> _REQUIRED WORK_
In the data, starting with the line that contains "What distance from" and going on through the last line, switch "closer to" to "nearer to" and write those lines out again with everything else left as it is.

> _Dataset rows_
● ● ● ● ●
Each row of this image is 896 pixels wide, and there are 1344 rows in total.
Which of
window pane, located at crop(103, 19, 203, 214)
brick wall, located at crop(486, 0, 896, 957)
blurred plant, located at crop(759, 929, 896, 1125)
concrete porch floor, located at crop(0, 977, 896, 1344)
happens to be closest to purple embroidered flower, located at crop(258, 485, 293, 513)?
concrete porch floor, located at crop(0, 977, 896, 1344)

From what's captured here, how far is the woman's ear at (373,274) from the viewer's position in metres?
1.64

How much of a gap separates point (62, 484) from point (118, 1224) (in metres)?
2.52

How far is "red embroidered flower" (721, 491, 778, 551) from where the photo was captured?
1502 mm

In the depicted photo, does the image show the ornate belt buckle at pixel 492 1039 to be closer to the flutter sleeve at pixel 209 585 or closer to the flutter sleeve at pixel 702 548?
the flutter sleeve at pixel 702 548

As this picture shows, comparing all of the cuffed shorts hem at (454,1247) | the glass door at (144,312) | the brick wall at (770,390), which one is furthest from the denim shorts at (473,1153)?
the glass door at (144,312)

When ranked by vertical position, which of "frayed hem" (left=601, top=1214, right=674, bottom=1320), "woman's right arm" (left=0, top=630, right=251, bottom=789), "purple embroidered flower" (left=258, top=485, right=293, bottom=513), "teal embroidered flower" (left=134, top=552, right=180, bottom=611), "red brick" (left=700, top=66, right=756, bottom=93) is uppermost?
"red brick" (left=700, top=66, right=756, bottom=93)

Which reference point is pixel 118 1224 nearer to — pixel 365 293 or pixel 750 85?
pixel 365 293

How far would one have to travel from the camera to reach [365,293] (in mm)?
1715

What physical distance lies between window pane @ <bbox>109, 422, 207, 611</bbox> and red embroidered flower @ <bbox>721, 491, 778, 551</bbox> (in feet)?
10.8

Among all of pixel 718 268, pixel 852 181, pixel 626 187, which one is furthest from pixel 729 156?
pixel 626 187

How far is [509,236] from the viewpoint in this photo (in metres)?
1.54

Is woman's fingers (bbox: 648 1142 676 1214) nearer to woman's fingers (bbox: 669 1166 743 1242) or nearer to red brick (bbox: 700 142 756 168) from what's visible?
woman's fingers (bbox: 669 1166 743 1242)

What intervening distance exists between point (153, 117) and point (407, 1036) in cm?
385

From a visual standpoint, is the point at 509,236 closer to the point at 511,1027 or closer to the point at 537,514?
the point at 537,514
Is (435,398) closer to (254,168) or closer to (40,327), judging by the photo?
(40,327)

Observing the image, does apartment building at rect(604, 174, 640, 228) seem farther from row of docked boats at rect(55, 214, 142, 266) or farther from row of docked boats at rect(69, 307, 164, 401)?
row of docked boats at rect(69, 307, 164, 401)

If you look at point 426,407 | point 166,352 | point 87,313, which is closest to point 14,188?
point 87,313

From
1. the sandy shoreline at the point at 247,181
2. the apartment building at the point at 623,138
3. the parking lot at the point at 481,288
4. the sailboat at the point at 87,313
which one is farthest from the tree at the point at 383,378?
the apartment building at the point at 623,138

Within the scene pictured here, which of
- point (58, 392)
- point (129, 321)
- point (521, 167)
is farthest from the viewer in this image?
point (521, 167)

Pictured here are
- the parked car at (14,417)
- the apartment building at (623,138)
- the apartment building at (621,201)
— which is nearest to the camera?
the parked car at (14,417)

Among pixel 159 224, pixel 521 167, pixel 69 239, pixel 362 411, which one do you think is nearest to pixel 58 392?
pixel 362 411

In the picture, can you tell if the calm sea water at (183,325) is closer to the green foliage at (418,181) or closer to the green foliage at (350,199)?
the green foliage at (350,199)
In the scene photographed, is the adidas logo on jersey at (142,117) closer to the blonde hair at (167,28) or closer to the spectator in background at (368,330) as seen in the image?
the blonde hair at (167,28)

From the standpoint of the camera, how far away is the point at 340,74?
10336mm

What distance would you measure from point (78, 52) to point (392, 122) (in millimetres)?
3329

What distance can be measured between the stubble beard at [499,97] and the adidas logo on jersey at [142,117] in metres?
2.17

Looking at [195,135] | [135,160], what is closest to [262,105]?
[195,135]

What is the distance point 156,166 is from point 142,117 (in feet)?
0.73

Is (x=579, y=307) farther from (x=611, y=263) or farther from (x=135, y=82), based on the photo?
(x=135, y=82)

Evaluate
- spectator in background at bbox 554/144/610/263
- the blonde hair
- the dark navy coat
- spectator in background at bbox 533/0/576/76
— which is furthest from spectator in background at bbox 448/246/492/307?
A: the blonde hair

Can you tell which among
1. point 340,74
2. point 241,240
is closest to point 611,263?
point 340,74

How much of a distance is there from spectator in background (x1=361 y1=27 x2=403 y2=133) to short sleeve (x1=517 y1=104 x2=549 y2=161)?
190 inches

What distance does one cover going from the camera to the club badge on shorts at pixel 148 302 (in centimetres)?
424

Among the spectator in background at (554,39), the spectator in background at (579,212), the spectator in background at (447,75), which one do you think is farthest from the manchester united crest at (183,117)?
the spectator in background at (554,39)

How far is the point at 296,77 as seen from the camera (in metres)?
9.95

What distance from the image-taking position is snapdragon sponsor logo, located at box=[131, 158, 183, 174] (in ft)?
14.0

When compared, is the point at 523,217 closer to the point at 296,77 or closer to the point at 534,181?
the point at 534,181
● ● ● ● ●
> _RESPONSE_
What distance from the image-taking position is snapdragon sponsor logo, located at box=[131, 158, 183, 174] (in ft)?
14.0

When compared, is the point at 523,217 nearer to the point at 296,77 or nearer to the point at 534,181?
the point at 534,181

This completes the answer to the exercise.